Спиной к нам — два типа. Прослушивают и записывают на магнитофон. Поворачиваются, видят меня. Немая сцена — ребята просто охренели.
Вечером из Уфы звонит Сергей Киселев — «Кисель». Говорит, что за ним следят. Отвечаю, что у нас то же самое, и кладу трубку. Моментально — звонок. Низкий мужской голос: «Простите, это с телефонной станции беспокоят. С какого номера вам сейчас звонили?»
Отвечаю: «Слышишь, ты, телефонистка, у тебя что, контакты заржавели? Прослушивается плохо?..»
Трубку бросили. Больше не повторялось.
За Лехой Хоменко тоже хвост. Леха — клавишник, участник записи «Извозчика». Договорился о встрече со своим давним приятелем Ваней Флеком, с которым много лет играл в одном ансамбле. Ваня родом из репатриированных немцев — несколько лет назад уехал жить в Германию. В те дни он по каким-то делам находился в Сочи. Там условились встретиться и передать кассету с «Извозчиком». Ралдугинцы откуда-то об этом пронюхали и приставили за Хоменко слежку. Вели ее день и ночь. Наконец настал день отъезда. Леха едет домой собирать вещи. Следом — несколько филеров. Провожают до подъезда, ждут на лавочке напротив, чтоб взять с вещами, с кассетой, а может и еще с чем. Сидят час, сидят два. Леха живет на первом этаже. Половина окон выходит во двор, другая половина — на противоположную сторону. Туда через окно с чемоданом он и выходит. Группа захвата все сидит. К ночи стало понятно, что ждать некого. Через день кассета с оригиналом записи — в руках у Флека. А еще через некоторое время песни крутятся на радиостанции «Немецкая волна» с соответствующими комментариями. Но узнал я об этом гораздо позже.

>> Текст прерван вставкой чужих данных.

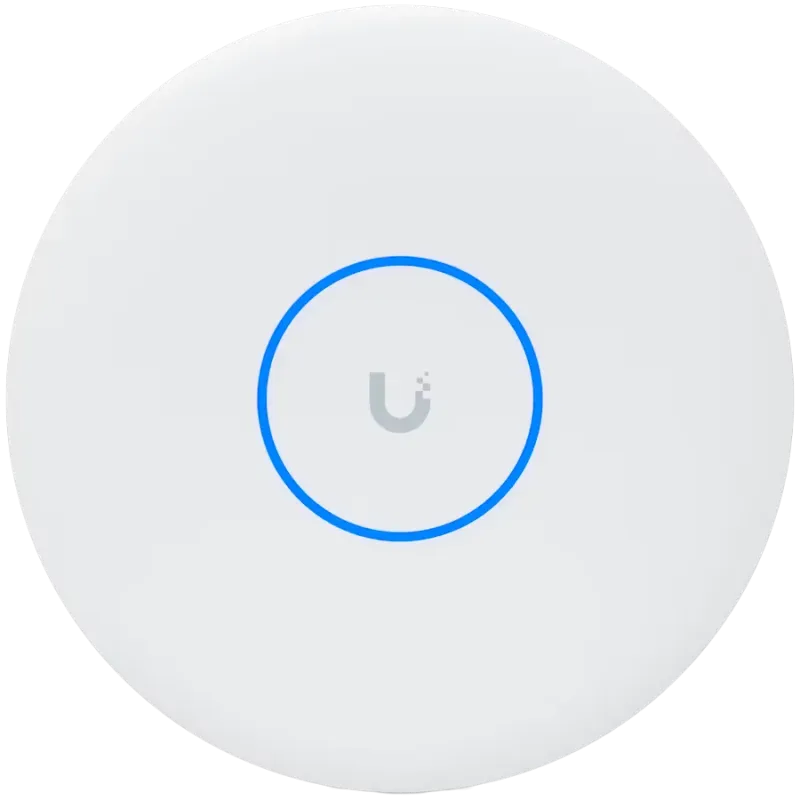 UBIQUITI UniFi U7 Pro XGS, Access Point, WiFi 7 - 1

Ралдугин продолжает брать на пушку. Беспрестанно курит и ходит кругами. В обед меня отводят в пустой кабинет. Приносят баланду, кашу — все согласно расписанию и рациону.
Оперативная группа мелькает перед глазами. Входят, тихо шепчутся, уходят. Ралдугин заметно нервничает: что- то не получается.

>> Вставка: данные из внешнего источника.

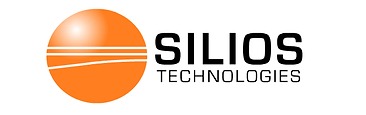 Silios Technologies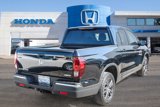 Used 2018 Honda Ridgeline Sport image 6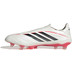 adidas Copa Pure IV Elite Laceless FG 2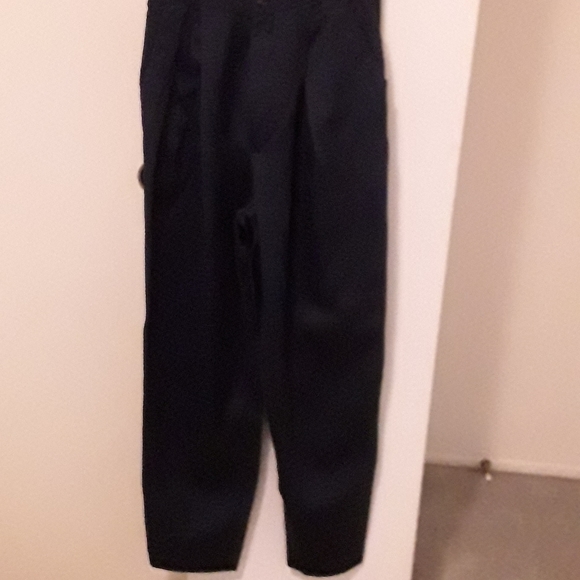 Pants - Picture 1 of 3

Вечером Пермяков взахлеб рассказывает о встрече с адвокатом — все идет к тому, что его выпустят под расписку.
— А напрасно ты не написал маляву — передали бы без проблем.
— А если вышмонают?
— Здесь адвокатов не шмонают. Это в СИЗО — могут.
— А если тебя обшмонают?
— Я что, первый день сижу, прятать не умею?
— Они тут тоже не первый день.
— Я насчет тебя говорил. О твоем деле он слышал, даже кое-что знает. Советует на всякий случай явку с повинной написать. На суде всегда отказаться можно. Сказать, что били, прессовали, пришлось писать, чтоб отстали. Атак, вдруг, если что — вот она в деле есть. Лично я — написал. Поэтому меня под расписку, скорее всего, и выгонят. Подумай.
После вечерней баланды Пермяков все больше говорит:
— Твои подельники уже наверняка где-то здесь сидят. На другом этаже, скорее всего. Надо как-то узнать. Завтра через адвоката попробую. Если их взяли, скорее всего, покололись — им зачем с тобой эту лямку тянуть? Ты — за песни, тебя КГБ посадил. А они что? Только аппаратуру помогали делать да иногда продавать. Их пугнут — они все что хочешь напишут. Лучше это сделать вперед них. Что с ними — не знаешь? И где — не знаешь?
Молчу. Слушаю. Если не тихарь — почему так живо интересуется, так настойчиво советует? Если тихарь, то вынюхивать нечего — Ралдугин и так много знает. Выемки документов в комиссионных магазинах всё равно произведут. Чего им еще нужно?
А нужен был Богдашов, без него ничего не получалось. Им нужен был Толя Собинов. А он ни в чем не сознавался. Толя был директором комиссионного магазина в Уфе. Через его магазин и продавали аппаратуру в башкирские дворцы культуры. Музыкантов в Башкирии — тьма. Играть не на чем.
Во всех ДК— не инструменты, а дрова. За нашими «Маршаллами» — очередь.
Толю Собинова не смогли взять ни уговорами, ни угрозами. Его просто обманули. Ему пытались вменить взятки от нас с Богдашовым. Но фактов не было. А раз не было, то и преступной группы не получалось. Схема Ралдугина была такова.